Text section:

————————

Avi Arad always thinks of these properties in terms of what can be sold to the public. He wants to give Venom fans at least three variations on the character in one films, knowing that the more times you change the look of a character in a film, the more toys you can produce based on the film. And again… that's not a slam so much as it is an observation. Arad comes at things from one direction, while Kevin Feige comes at them from a different direction. It's smart of Sony to partition out the Spider-Man properties. Not only does it ensure that the films will have different voices, but it also means that neither side becomes indispensable to Sony. Out of the last three or four stories I've published here, I've been talking about big Sony franchises in all but one of them, and that's because Sony is having to get deadly serious about this right now. They can't afford to have any one producer in charge of the properties that matter most, a la the EON team on James Bond. Sony can't really muscle EON out of the decision-making process, and that means Sony can't really control the fate of James Bond. Someone else has veto power.

With the Jon Watts movie, Marvel is a key creative partner. Pascal has Sony's best interests at heart, while Feige's concerns are about the broader Marvel movie universe. The decisions they're making about Spider-Man are collaborative, and it's an exciting time for Spider-Man fans. I'm hearing such good things about the way the character is used in Captain America: Civil War, and I genuinely hope they knock it out of the park with the solo movie. I want to love Spider-Man. He's one of Marvel's very best characters. If they get it right and set a template, then they could have a great run and try some of the bigger-picture ideas they'd had earlier.

The truth is that it doesn't matter if I like Venom. The studio has to develop a stand-alone Venom film because that's the way it works right now. You've got to milk every possible penny from the peripheral characters because that's what you're expected to do. It would be irresponsible for them not to develop a Venom movie. And just because they're talking about Venom again doesn't mean this is the same project that's been announced before. My guess is that they'll have to start from scratch. They probably want to start over anyway. I've seen a lot of speculation about what the approach to the film will be, but not a lot of reportage. I haven't heard anything about Dante Harper's take on the material, but people seem to be assuming right away that Sony's going to make an R-rated “dark comic” version because of the success of Deadpool. Maybe. I certainly wouldn't put it past anyone in Hollywood to be that crass. But I think Sony's also had problems with being reactive to other studios successes, and I'm not sure i buy that they'd make a knee-jerk decision on Venom after all the money they've already spent trying to figure out how to make the movie.

————————

Extracted information:

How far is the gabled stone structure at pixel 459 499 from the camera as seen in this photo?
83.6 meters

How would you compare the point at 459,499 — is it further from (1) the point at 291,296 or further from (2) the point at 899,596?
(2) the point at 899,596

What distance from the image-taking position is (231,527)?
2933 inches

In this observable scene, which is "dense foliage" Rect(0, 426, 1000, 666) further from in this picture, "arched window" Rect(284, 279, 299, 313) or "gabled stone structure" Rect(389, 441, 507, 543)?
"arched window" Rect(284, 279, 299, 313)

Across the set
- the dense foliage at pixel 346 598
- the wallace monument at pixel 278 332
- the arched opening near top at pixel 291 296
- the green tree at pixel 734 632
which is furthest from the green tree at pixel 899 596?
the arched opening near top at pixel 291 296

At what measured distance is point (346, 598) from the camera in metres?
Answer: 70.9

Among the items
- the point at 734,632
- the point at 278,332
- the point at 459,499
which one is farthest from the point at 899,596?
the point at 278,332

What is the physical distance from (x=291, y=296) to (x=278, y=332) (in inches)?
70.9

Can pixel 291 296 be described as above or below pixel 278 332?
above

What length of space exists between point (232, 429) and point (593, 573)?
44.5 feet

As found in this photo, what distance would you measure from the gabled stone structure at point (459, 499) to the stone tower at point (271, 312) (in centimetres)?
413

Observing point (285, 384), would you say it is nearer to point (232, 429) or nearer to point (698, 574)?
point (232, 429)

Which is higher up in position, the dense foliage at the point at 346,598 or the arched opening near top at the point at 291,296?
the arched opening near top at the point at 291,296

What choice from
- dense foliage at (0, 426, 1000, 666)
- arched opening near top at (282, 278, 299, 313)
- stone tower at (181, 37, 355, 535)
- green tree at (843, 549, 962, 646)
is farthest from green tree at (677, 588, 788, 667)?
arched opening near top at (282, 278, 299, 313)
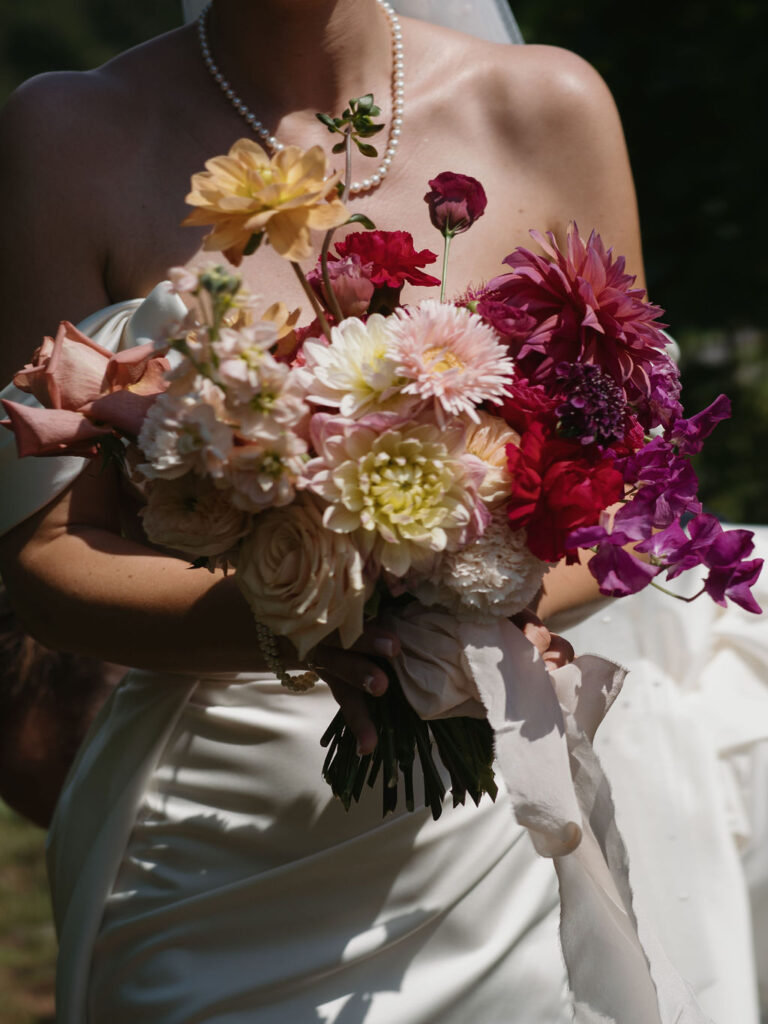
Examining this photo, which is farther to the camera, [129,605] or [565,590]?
[565,590]

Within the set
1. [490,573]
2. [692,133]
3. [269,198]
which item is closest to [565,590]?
[490,573]

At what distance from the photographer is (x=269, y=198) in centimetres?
130

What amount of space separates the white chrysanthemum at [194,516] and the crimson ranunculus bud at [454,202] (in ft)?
1.48

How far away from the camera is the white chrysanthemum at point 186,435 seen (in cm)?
125

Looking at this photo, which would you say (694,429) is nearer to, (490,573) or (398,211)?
(490,573)

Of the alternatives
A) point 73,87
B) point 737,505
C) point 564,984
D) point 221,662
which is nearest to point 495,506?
point 221,662

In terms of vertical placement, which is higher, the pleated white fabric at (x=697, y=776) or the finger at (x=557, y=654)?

————————

Goal of the exercise:
Continue the commentary on Sony's plans for its Spider-Man and Venom films from the point where it stops.

Final result:
What's interesting about Sony is realizing how each studio seems to be in the midst of deciding what they are right now, and one by one, they're becoming IP management companies and little else. Disney is the model that every other studio would love to emulate, and Universal has come out swinging in the last few years, finally figuring out how to sell the types of movies that Donna Langley likes to make. Fox is enjoying a great year so far thanks to the phenomenal success of Deadpool, and it will be interesting to see what message they take from that film. The truth is, though, that what looks like success on a massive level is actually a trap, and it could end up being disastrous to the overall health of the industry.

Variety published a piece at the end of the week about how Hollywood is leaning too heavily on tentpoles, and the collapse they see coming is something that scares me as someone who values a wide variety of kinds of films. If studios move to a model that is almost entirely reliant on giant franchise movies, it's going to shut lots of interesting voices out of the system completely because they're just not interested in those types of stories.

Part of what people missed in the conversation that erupted when I made some off-the-cuff comments about Justice League and how much money it needs to make to be considered a “hit” is just how high the bar is now for success on these mega-movies. It's amazing that we live in an age now where films routinely cost more than $100 million to produce, and where even $200 million doesn't seem unusual. So little is written about the true economics of studio filmmaking that people have a weird idea of what success is and what failure is for some of these movies. It's true that the machinery can help push these films into the stratosphere, but it's just as easy to make Fantastic Four or Pan as it is to make Deadpool, and there are real questions to be asked about how much of this stuff people are really enjoying as opposed to just passively absorbing because it's all that is available. Warner's three biggest movies this year are Batman v Superman: Dawn Of Justice, Suicide Squad, and Fantastic Beasts And Where To Find Them, and all three of those movies need to work to make sure that the studio wraps the year up in the black. More than that, they need to work so that future films in the same series have a foundation to build on, and the studio can't afford for them to miss.

Think about this… Disney and Universal together accounted for a full 70% of all profits generated by movies last year. That's breathtaking. Paramount right now is probably the most vulnerable of the major studios, and there have been rumblings for at least a year about a potential sale or merger for the studio. We're going to end up with two or three megaconglomerates at this rate, and the homogenous nature of our pop culture will only become worse.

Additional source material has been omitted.